O coordenador de Política Internacional do OC, Claudio Angelo, diz que o estudo ajuda a desfazer o que chamou de falácia segundo a qual o aumento das emissões estaria relacionado à melhora nos padrões de consumo das classes C, D e E nos países em desenvolvimento.

“Não é porque um brasileiro comeu bife pela primeira vez, ou porque um chinês conseguiu comprar um carro, uma televisão, que o mundo está em crise. O que elevou as emissões do planeta é o fato de que os ricos, as pessoas mais ricas dos países do norte, aumentaram muito o seu consumo. E a fatiazinha mais rica dos países do sul global também responde por isso”, afirma.

Segundo ele, o trabalho também levanta um debate sobre a inadequação dos antigos conceitos de “países desenvolvidos” e “países em desenvolvimento” no contexto climático. 

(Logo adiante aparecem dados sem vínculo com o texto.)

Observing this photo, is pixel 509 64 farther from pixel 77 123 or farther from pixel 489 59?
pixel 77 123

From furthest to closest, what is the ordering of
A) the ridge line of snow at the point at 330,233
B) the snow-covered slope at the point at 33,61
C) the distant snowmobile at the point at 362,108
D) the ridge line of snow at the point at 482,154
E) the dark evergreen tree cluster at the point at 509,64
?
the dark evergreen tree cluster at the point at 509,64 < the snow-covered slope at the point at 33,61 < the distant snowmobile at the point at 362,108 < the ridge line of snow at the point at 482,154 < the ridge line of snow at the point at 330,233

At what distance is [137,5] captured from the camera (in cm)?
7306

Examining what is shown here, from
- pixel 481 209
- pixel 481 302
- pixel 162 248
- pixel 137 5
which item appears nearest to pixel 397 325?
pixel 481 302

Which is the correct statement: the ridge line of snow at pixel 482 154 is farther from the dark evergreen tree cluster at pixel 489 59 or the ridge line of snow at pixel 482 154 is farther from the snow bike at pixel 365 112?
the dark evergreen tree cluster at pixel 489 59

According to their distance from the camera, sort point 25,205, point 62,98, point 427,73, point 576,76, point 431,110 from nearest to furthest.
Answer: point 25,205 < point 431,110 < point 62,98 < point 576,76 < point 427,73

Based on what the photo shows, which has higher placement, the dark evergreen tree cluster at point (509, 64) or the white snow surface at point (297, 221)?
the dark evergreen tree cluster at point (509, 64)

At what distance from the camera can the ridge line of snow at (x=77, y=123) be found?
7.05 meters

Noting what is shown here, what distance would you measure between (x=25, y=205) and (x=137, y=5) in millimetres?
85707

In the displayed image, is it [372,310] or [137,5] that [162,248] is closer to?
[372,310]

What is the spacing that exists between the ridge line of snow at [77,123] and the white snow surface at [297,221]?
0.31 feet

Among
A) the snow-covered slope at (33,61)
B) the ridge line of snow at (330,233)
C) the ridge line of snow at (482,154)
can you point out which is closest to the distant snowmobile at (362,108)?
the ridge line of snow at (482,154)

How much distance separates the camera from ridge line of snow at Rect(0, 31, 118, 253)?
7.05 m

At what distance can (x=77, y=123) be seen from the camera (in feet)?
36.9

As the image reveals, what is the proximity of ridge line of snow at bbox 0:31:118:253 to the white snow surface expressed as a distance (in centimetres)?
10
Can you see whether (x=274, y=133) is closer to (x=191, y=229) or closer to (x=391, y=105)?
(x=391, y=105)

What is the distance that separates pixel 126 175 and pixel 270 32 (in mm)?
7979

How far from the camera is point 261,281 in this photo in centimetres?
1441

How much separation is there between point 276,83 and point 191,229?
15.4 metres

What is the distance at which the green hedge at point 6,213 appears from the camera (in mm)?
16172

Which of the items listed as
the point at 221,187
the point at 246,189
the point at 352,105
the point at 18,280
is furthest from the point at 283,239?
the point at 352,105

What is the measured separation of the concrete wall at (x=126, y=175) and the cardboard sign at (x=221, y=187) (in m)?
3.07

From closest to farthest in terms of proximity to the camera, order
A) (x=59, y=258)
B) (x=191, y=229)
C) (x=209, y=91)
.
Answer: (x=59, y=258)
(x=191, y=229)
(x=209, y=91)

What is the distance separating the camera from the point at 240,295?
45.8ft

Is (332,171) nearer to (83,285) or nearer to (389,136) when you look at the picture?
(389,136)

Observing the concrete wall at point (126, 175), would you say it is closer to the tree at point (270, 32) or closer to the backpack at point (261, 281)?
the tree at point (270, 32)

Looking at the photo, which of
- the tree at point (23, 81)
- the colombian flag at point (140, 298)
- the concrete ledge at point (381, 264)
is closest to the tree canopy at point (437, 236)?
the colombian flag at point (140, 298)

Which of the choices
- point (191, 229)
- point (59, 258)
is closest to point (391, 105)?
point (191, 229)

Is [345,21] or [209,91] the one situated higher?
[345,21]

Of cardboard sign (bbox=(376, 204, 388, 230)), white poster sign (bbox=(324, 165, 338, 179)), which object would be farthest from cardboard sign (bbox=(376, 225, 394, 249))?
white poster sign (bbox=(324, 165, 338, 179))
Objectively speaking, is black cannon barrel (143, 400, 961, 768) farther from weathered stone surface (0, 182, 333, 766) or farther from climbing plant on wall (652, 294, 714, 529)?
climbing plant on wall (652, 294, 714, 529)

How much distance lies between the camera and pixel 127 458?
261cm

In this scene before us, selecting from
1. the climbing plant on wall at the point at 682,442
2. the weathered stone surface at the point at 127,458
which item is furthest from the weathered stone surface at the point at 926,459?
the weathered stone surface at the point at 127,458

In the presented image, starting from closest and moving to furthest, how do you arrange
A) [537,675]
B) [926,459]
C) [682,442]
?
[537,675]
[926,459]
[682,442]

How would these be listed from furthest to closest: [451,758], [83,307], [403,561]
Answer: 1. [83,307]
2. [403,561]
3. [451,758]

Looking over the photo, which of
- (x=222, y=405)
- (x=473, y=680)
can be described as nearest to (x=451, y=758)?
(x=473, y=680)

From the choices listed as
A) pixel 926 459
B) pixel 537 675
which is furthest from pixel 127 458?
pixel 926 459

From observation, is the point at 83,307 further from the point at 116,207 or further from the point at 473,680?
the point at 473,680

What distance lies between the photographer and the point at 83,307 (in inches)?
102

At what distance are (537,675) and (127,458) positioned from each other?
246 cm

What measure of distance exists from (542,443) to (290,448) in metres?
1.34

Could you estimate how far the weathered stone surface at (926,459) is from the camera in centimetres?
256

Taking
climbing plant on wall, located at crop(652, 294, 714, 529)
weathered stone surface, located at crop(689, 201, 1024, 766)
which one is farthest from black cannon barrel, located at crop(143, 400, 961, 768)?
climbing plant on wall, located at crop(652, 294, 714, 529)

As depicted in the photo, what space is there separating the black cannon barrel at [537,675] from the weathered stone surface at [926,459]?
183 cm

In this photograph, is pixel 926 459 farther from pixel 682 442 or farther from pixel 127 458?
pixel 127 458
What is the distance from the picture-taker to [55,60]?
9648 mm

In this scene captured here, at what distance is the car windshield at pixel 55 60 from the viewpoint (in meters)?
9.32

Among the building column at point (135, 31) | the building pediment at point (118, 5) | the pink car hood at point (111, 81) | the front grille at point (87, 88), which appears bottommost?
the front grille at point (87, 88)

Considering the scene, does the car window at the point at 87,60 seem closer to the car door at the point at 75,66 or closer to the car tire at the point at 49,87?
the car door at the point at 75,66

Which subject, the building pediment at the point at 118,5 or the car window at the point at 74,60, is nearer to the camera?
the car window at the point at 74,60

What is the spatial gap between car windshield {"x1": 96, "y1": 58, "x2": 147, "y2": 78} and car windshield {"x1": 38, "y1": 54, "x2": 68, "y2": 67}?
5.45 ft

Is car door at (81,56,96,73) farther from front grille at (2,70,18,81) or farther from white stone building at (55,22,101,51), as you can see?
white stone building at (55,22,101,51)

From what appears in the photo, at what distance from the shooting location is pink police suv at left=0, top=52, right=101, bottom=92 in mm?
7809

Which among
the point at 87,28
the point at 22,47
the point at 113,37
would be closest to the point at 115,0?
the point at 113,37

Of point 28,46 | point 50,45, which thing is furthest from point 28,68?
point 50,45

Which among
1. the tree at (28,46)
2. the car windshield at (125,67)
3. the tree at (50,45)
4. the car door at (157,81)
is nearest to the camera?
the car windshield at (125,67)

“Seria melhor você começar a olhar para equidade dentro dos países, fazendo com que os esforços de mitigação sejam custeados e realizados primariamente pelas populações mais ricas dos países, especialmente dos países do norte global, mas também de países em desenvolvimento como o Brasil. O Brasil tem bilionários, a China tem bilionários, a Índia tem bilionários, e são essas castas, muito pouca gente, muito poucas empresas, que estão causando a aceleração brutal das emissões que a gente tem visto na última década.”

Para João Godoy, coordenador de Defesa dos Direitos Socioambientais da Conectas, o estudo é relevante por criar uma forma de medir objetivamente o impacto que os mais ricos têm no aquecimento global. 

“O estudo faz isso deslocando a abordagem que mede as emissões a partir do agente produtivo para medir as emissões do sujeito econômico consumidor ou investidor”, avalia.

Segundo ele, esse grupo é o maior emissor e, ao mesmo tempo, aquele com a maior capacidade de adaptação às mudanças climáticas, o que confirmaria a “reprodução da injustiça climática também pela lente socioeconômica”.

“O artigo reforça a necessidade de criar espaços de decisão sobre adaptação efetivamente justos, garantindo ampla participação de comunidades vulnerabilizadas e a devida realização de processos de consulta e consentimento livre, prévio e informado.”